Actual Knowledge or Participation
Much of the IRS's focus is on just how innocent you seem. You won't fare well if you were an active participant in the problems. Even if you meet the four requirements of innocent spouse relief, your request will not be granted if:

  • The IRS proves you and your spouse transferred assets to one another as part of a fraudulent scheme. A fraudulent scheme includes a scheme to defraud the IRS or a third-party, such as a creditor, ex-spouse, or business partner.
  • Your spouse transferred property to you to avoid paying tax.
  • The IRS proves that at the time you signed your joint return, you had actual knowledge or a reason to know of erroneous items that were allocable to your spouse. A reason to know exists when, based a variety of facts and circumstances considered by the IRS, a reasonable person in similar circumstances would have known of the erroneous item.

What's Fair?
There's a lot of attention paid to the relative equities and what looks fair. Under all the circumstances, is it inequitable to hold you liable for your spouse's tax problems? Here are some factors the IRS considers:

  • Are the taxes really attributable to your spouse or ex-spouse?
  • Are you still married to that spouse?
  • Did you believe your spouse would pay the taxes on the original return?
  • Did you know about the items changed in the audit?
  • Will you be able to pay for basic living expenses like food, shelter, and clothing (or otherwise face hardship) if you are required to pay the tax?
  • Did you significantly benefit (above normal support) from the unpaid taxes?
  • Did you suffer abuse during your marriage?

Timing and Relief
Timing matters too. If you want to claim innocent spouse relief you must "generally" (see below) do so within two years after the IRS first begins trying to collect a tax debt. That "first collection activity" might be an IRS notice of intent to levy. However, it also might be something more innocuous, like a notice from the IRS that offsets a refund from another tax year. You have to be mindful so you don't try to claim relief belatedly.
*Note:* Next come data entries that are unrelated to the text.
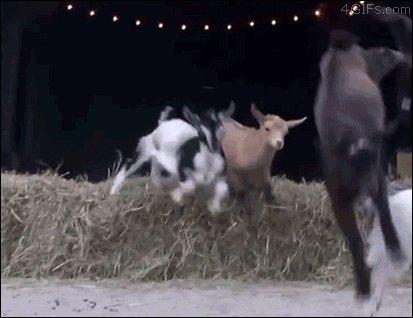 rad goats GIF
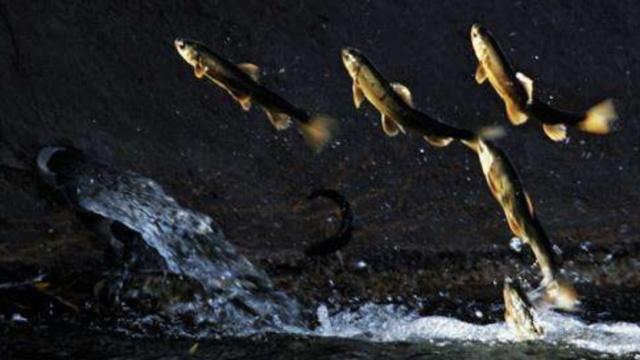 青海湟鱼迴游产卵,湖中成群结队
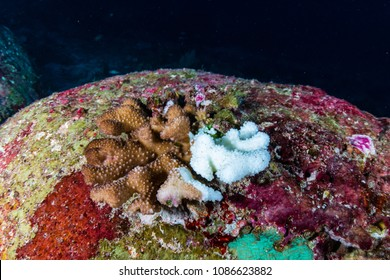 Bleaching coral caused by rising sea temperatures and global warming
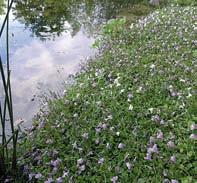 Teiche planen, Bauen, pflegen - Tipp Ufermatte auf der Teichfolie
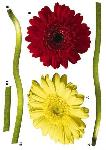 Sticker Gerbera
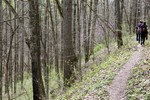 2_Wayne_National_Forest_Marietta_Unit_Taylor_McKinnon_FPWC.JPG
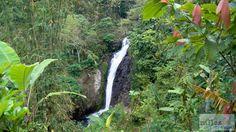 Git Git Wasserfälle - Check more at https://www.miles-around.de/asien/indonesien/bali-mystische-tempel-und-gruene-reisfelder/,  #Affen #Bali #Indonesien #Natur #Reisebericht #Tempel #Wasserfälle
This issue of timing has become controversial. The statute itself seems to state the rule flatly, and the IRS regulations echo it. But the U.S. Tax Court has said the claims for equitable relief under Internal Revenue Code Section 6015(f)--a kind of subset of innocent spouse claims--are different, and not so constrained. (See Lantz v. Commissioner, 132 T.C. No. 8, April 7, 2009).

The IRS has gone on record to its attorneys (IRS Chief Counsel Notice CC-2009-012, April 17, 2009) instructing them to keep fighting this issue. That means there will probably be additional fisticuffs about timing and what claims are barred. Of course, if you want to be ruled "innocent," you're better off avoiding the timing fuss and complying with the two-year deadline if you can.

Tell It to the Judge
Finally, if the IRS doesn't see fit to grant you innocent spouse relief, you can go to the U.S. Tax Court. The IRS has long maintained that the courts are simply there to decide - in light of the facts presented to it - whether the IRS made a reasonable decision. But taxpayers have claimed, and the U.S. Tax Court agreed this year that it can take a fresh look at the case, based on facts that may not have been considered by the IRS. That could lead to more spouses getting relief.
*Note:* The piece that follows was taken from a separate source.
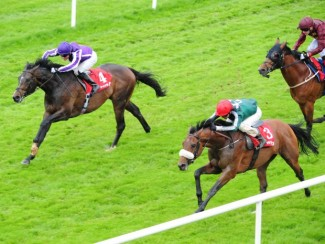 Red Label storms home against the rail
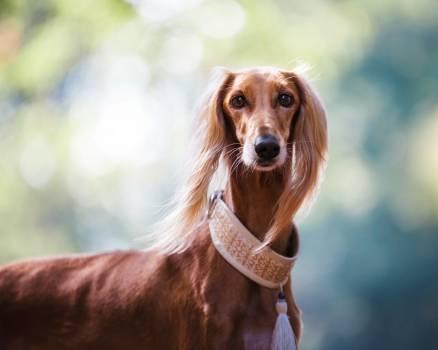 Animal beautiful cute dog Free Photo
What sort of spouse does the court consider innocent? In one recent case, the Tax Court overruled the IRS and granted relief to a 70-year-old disabled and retired nurse who discovered only after his death that her husband of 38 years had left a financial mess. The husband, a lawyer, had handled all the family finances and had the back tax and other creditor bills sent directly to the U.S. Post Office, where he picked up the mail. In an effort to pay off the debts, she had sold off possessions and their long-time Iowa home and moved into a trailer. Collecting more of the debt from her, the court concluded, would be an unfair economic hardship.

You may be able to get innocent spouse relief based on less compelling facts, but you should be aware that the standards are pretty high.